A block of data

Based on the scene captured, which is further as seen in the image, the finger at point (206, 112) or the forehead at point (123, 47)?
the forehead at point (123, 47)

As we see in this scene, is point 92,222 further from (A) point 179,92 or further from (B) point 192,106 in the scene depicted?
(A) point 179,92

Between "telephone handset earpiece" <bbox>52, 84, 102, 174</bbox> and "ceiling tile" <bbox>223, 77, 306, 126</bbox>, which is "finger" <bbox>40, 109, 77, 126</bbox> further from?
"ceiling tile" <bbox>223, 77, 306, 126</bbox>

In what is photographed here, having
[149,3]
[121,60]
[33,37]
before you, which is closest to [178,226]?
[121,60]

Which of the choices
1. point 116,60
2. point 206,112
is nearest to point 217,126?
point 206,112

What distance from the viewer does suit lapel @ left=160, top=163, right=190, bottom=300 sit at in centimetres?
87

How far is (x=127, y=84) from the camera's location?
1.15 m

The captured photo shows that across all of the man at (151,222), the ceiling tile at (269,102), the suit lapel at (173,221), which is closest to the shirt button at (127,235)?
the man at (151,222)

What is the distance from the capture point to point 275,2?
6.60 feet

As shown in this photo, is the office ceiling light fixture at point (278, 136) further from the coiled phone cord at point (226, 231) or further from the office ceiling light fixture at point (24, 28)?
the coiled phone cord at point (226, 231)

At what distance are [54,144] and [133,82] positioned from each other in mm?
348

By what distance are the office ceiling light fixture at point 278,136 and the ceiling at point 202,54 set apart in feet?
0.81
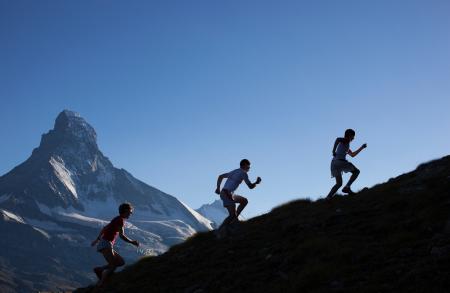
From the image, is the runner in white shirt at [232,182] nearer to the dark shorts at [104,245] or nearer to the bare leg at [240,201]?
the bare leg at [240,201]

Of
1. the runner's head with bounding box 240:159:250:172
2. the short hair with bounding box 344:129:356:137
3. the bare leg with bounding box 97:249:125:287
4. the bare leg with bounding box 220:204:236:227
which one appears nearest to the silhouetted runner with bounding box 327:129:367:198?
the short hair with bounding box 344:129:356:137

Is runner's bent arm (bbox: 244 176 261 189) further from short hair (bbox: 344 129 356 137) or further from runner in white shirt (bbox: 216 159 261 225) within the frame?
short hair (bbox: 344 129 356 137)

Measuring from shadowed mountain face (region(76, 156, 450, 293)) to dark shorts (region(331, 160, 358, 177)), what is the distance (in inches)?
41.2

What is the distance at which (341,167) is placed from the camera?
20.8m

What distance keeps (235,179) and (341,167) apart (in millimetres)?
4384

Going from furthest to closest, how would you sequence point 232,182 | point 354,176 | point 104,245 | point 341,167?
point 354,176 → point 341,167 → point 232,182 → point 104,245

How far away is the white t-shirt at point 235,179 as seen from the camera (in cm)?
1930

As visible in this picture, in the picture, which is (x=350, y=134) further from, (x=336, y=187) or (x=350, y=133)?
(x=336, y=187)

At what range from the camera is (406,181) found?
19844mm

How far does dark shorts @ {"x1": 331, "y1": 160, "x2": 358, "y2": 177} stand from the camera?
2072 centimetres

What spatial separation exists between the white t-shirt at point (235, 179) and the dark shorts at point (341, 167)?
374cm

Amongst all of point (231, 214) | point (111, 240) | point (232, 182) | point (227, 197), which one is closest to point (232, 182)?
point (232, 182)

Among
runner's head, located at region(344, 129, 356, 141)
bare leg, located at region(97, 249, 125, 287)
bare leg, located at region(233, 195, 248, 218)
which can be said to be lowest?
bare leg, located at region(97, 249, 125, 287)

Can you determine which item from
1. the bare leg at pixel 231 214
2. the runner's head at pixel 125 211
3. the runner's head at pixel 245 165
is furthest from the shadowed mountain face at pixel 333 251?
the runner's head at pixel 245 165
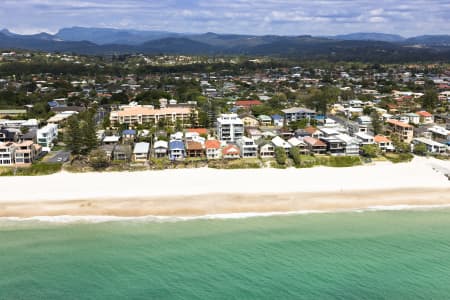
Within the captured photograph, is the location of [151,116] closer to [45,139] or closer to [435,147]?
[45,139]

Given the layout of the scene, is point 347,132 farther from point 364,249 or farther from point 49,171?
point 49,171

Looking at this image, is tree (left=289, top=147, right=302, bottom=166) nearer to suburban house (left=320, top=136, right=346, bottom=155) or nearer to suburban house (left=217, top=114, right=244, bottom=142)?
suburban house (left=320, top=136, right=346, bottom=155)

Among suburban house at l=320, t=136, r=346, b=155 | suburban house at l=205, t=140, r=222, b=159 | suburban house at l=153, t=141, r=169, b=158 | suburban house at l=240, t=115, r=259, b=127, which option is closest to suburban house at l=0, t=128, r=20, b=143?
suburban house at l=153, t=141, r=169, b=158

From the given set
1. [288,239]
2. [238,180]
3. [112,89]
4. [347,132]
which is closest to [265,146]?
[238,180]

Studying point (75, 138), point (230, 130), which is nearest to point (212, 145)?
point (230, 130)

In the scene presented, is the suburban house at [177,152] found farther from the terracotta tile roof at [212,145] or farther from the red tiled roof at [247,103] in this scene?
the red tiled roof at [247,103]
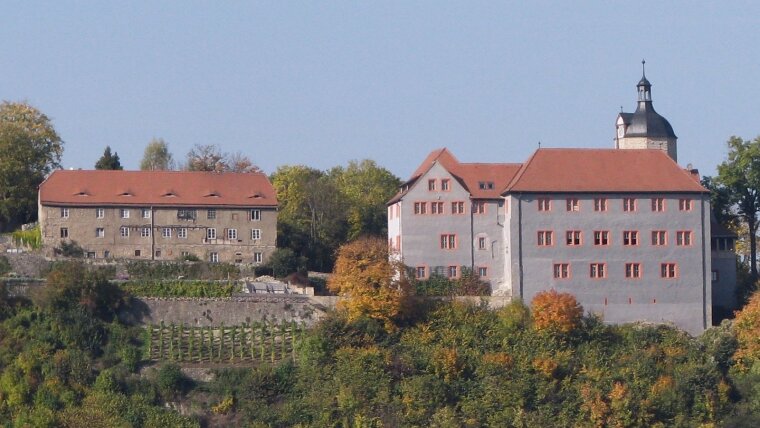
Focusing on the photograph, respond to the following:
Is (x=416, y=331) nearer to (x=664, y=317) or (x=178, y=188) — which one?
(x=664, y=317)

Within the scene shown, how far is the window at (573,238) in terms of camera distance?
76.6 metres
--
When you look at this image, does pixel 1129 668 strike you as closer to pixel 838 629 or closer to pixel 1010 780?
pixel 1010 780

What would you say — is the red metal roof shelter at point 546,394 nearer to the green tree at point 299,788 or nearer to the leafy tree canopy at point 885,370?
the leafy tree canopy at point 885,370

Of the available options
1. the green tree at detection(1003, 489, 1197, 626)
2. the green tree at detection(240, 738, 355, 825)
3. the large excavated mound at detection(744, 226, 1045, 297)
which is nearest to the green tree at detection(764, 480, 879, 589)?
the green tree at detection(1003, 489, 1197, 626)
---
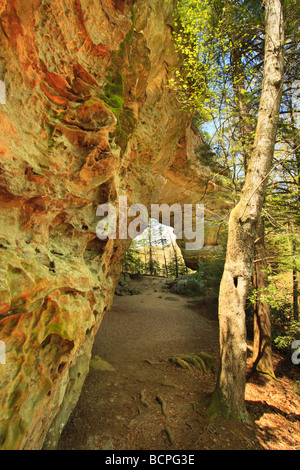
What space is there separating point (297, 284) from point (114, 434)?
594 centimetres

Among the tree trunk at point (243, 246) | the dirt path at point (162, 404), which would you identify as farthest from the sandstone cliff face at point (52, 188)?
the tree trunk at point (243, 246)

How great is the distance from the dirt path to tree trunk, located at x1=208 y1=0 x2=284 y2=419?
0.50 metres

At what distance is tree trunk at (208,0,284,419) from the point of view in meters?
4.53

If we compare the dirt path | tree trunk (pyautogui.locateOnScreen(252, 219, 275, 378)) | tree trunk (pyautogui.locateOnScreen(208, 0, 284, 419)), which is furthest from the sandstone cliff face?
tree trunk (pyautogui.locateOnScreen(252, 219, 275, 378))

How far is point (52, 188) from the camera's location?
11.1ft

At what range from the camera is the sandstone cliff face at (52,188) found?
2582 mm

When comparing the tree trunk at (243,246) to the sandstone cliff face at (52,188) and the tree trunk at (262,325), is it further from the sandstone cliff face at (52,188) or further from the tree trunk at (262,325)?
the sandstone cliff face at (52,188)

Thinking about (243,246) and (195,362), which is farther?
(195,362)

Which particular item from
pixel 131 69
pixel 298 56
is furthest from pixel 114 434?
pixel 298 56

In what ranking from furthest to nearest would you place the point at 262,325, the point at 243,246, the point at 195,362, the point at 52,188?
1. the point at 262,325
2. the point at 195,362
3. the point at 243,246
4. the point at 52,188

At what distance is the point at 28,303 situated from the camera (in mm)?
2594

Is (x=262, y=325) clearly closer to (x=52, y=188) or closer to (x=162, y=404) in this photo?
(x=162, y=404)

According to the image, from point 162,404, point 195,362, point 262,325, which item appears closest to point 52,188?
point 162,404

=== Direction ===
Extract every line of the listing above that contains the word "hair", treating case as significant.

=== Answer to the task ===
2. the short hair with bounding box 344:129:356:137
the short hair with bounding box 344:129:356:137
Is runner's bent arm (bbox: 244 176 261 189) further from short hair (bbox: 344 129 356 137) or further from runner in white shirt (bbox: 216 159 261 225) within the frame?
short hair (bbox: 344 129 356 137)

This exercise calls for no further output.